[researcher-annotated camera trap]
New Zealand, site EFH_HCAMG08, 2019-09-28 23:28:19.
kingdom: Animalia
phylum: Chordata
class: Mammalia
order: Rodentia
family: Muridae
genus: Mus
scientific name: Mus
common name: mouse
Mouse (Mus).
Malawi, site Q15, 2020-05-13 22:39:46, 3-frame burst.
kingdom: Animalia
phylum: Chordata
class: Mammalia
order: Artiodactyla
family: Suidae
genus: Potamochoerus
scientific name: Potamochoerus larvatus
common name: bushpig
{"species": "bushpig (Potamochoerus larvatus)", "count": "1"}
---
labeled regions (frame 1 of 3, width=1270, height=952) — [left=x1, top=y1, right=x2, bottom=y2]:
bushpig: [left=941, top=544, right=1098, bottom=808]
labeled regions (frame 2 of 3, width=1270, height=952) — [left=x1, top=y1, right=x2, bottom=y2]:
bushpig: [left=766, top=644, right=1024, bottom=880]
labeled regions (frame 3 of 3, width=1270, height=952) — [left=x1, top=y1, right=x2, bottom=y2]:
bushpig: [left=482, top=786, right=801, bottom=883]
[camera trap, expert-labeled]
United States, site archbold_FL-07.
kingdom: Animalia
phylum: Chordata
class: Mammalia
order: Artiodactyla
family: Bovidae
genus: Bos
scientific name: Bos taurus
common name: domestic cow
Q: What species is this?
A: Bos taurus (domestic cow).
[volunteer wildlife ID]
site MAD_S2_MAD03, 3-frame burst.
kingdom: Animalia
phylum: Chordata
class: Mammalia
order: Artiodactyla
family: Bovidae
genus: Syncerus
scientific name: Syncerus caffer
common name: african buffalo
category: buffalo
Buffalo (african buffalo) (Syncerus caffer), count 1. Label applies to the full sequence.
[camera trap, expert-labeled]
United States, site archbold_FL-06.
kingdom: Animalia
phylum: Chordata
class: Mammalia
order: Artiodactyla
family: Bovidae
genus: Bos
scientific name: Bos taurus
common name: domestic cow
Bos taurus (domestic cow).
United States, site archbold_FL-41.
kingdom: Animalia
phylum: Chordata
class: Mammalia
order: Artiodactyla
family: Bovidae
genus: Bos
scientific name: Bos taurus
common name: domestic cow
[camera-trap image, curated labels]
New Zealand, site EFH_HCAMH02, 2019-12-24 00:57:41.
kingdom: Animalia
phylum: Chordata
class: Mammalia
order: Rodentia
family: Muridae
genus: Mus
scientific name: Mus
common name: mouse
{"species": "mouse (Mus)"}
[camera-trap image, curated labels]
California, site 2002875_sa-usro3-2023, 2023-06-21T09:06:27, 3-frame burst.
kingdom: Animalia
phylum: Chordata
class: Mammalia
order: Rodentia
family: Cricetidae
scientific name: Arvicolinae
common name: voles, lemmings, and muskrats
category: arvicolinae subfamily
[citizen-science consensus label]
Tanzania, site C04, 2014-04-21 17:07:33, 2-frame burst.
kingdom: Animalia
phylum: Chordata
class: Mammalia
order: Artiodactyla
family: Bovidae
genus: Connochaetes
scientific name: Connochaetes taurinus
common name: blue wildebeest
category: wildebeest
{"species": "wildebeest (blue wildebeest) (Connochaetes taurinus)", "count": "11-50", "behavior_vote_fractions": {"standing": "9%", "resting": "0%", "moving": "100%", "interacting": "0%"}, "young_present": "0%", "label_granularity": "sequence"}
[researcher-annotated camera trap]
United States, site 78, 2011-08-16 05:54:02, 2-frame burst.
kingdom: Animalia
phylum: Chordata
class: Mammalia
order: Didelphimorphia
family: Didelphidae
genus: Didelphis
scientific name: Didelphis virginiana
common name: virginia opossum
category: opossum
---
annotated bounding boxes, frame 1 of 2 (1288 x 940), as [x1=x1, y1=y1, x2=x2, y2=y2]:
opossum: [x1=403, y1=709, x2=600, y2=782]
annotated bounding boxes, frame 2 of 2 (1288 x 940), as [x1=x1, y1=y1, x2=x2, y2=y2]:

* * *

The answer is the run of lines that starts at the one containing "scientific name: Didelphis virginiana" and ends at the last line of the material, reproduced exactly.

• Output below:
scientific name: Didelphis virginiana
common name: virginia opossum
category: opossum
---
annotated bounding boxes, frame 1 of 2 (1288 x 940), as [x1=x1, y1=y1, x2=x2, y2=y2]:
opossum: [x1=403, y1=709, x2=600, y2=782]
annotated bounding boxes, frame 2 of 2 (1288 x 940), as [x1=x1, y1=y1, x2=x2, y2=y2]:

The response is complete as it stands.